If you are sharing your home with your landlord, you have fewer rights than living separately. If the landlord won't be living with you, you'll almost certainly get an agreement called an 'assured shorthold' tenancy. This usually only runs for a set amount of time - called a 'fixed term' - usually six or twelve months. Your tenancy agreement will probably say you are responsible for paying the rent right up to the end of that period, even if you leave before.
Tenancy agreements are often long and wordy. But it's a contract that gives you legal responsibilities, so make sure you read and understand it before you sign it. Make sure the details are correct - your name, the address, the date the tenancy starts, how long it lasts, landlord contact details and so on. Ask for a copy to take away before you sign anything.

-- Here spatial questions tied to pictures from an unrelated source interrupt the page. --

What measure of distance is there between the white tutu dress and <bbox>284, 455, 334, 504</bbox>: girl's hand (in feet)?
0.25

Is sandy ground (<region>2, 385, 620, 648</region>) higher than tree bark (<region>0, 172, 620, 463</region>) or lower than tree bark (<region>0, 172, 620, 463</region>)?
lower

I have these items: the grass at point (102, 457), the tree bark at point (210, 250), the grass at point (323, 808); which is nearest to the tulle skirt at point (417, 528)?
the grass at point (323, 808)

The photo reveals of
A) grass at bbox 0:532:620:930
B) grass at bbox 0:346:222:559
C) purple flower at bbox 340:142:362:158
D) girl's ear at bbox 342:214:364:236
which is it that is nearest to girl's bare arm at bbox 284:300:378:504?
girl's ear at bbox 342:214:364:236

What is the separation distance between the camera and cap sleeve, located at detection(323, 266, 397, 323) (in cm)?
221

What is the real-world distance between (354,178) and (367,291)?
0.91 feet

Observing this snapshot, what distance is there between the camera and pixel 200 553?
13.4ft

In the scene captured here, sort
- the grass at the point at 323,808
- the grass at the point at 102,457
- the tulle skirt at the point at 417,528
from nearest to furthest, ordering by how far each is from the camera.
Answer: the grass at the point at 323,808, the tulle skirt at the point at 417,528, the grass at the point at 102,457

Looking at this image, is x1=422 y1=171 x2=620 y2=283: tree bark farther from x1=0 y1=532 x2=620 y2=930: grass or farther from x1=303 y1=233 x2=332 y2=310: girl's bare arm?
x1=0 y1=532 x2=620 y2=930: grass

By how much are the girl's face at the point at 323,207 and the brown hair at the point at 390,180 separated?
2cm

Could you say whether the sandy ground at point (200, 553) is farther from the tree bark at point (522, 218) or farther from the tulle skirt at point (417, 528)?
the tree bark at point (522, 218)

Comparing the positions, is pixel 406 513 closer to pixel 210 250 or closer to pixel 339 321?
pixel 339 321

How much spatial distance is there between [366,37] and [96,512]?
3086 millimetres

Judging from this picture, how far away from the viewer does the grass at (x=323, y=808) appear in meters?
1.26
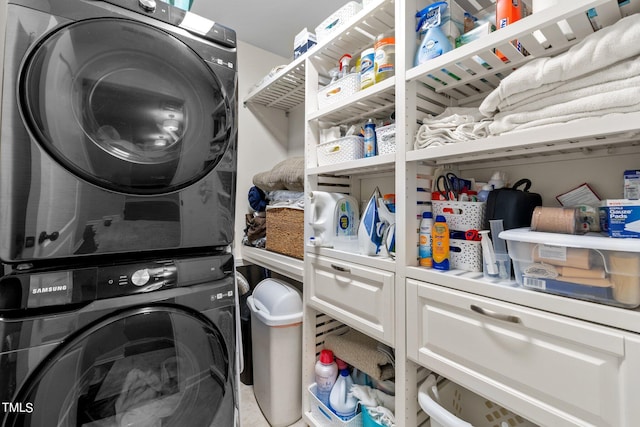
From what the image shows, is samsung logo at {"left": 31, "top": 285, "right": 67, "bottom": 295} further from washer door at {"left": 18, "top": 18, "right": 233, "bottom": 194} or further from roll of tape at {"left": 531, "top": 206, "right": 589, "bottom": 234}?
roll of tape at {"left": 531, "top": 206, "right": 589, "bottom": 234}

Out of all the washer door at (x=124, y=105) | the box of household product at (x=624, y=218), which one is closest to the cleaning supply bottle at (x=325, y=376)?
the washer door at (x=124, y=105)

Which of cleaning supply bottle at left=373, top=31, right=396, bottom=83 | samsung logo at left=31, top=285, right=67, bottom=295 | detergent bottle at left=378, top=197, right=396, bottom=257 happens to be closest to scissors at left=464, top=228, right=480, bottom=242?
detergent bottle at left=378, top=197, right=396, bottom=257

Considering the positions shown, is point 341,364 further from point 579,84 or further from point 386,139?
point 579,84

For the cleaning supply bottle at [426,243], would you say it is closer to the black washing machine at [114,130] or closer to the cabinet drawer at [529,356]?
the cabinet drawer at [529,356]

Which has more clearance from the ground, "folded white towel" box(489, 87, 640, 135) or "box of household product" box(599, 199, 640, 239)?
"folded white towel" box(489, 87, 640, 135)

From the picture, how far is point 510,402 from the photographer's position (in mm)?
733

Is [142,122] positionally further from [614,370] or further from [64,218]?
[614,370]

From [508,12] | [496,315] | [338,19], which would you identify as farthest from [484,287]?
[338,19]

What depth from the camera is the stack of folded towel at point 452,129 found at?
88 centimetres

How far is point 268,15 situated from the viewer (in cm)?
177

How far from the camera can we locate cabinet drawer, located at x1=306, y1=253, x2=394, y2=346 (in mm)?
1048

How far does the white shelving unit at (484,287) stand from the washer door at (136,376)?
0.60 metres

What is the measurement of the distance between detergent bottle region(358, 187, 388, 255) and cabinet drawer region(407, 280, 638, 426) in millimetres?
289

The Goverment's model assured shorthold tenancy agreement is for use in the private rented sector. It is particularly designed for tenancies of two or more years, and therefore includes provisions for rent reviews and for either the tenant or the landlord to end the tenancy during a fixed term in the event that their circumstances change. Tenants and landlords can download the agreement and its explanatory notes from GOV.UK.
A landlord is now required to provide a tenant with prescribed information in the form of a copy of How to rent: the checklist for renting in England. The guide is to help you understand what questions to ask, what your rights are, and what responsibilities you have.
If you are not sure what kind of tenancy you have, you can find out using Shelter's Tenancy Rights Checker.